PLEASE REVIEW IT CAREFULLY.
Uses and Disclosures
Treatment. Your health information may be used by staff members or disclosed to other health care professionals for the purpose of evaluating your health, diagnosing medical conditions, and providing treatment. For example, results of laboratory tests and procedures will be available in your medical record to all health professionals who may provide treatment or who may be consulted by staff members.
We have adopted the following policies:
1. Patient information will be kept confidential except as is necessary to provide services or to ensure that all administrative matters related to your care is handled appropriately. This specifically includes the sharing of information with other healthcare providers, laboratories, health insurance payers as is necessary and appropriate for your care. Patient files may be stored in open file racks and will not contain any coding which identifies a patient’s condition or information which is not already a matter of public record. The normal course of providing care means that such records may be left, at least temporarily, in administrative areas such as the front office, examination room, etc. Those records will not be available to persons other than office You agree to the normal procedures utilized within the office for the handling of charts, patient records, PHI and other documents or information.
2. It is the policy of this office to remind patients of their appointments. We may do this by telephone, e-mail, U.S mail, or by any means convenient for the practice and/or as requested by you. We may send you other communications informing you of changes to office policy and new technology that you might find valuable or informative.

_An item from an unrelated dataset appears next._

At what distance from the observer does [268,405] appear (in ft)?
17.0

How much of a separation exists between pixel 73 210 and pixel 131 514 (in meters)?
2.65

3. The practice utilizes vendors in the conduct of business. These vendors may have access to PHI but must agree to abide by the confidentiality rules of HIPAA.
4. You understand and agree to inspections of the office and review of documents which may include PHI by government agencies or insurance payers in normal performance of their duties.
5. You agree to bring any concerns or complaints regarding privacy to the attention of the office manager or the doctor.
6. Your confidential information will not be used for the purposes of marketing or advertising of products, goods or services.
7. We agree to provide patients with access to their records in accordance with state and federal laws.
8. We may change, add, delete or modify any of these provisions to better serve the needs of the both the practice and the patient.
9. You have the right to request restrictions in the use of your protected health information and to request change in certain policies used within the office concerning your PHl (private health information). However, we are not obligated to alter internal policies to conform to your request.
By signing this form, I do hereby consent and acknowledge my agreement to the terms set forth in the HIPAA INFORMATION FORM and any subsequent changes in office policy. I understand that this consent shall remain in force from this time forward.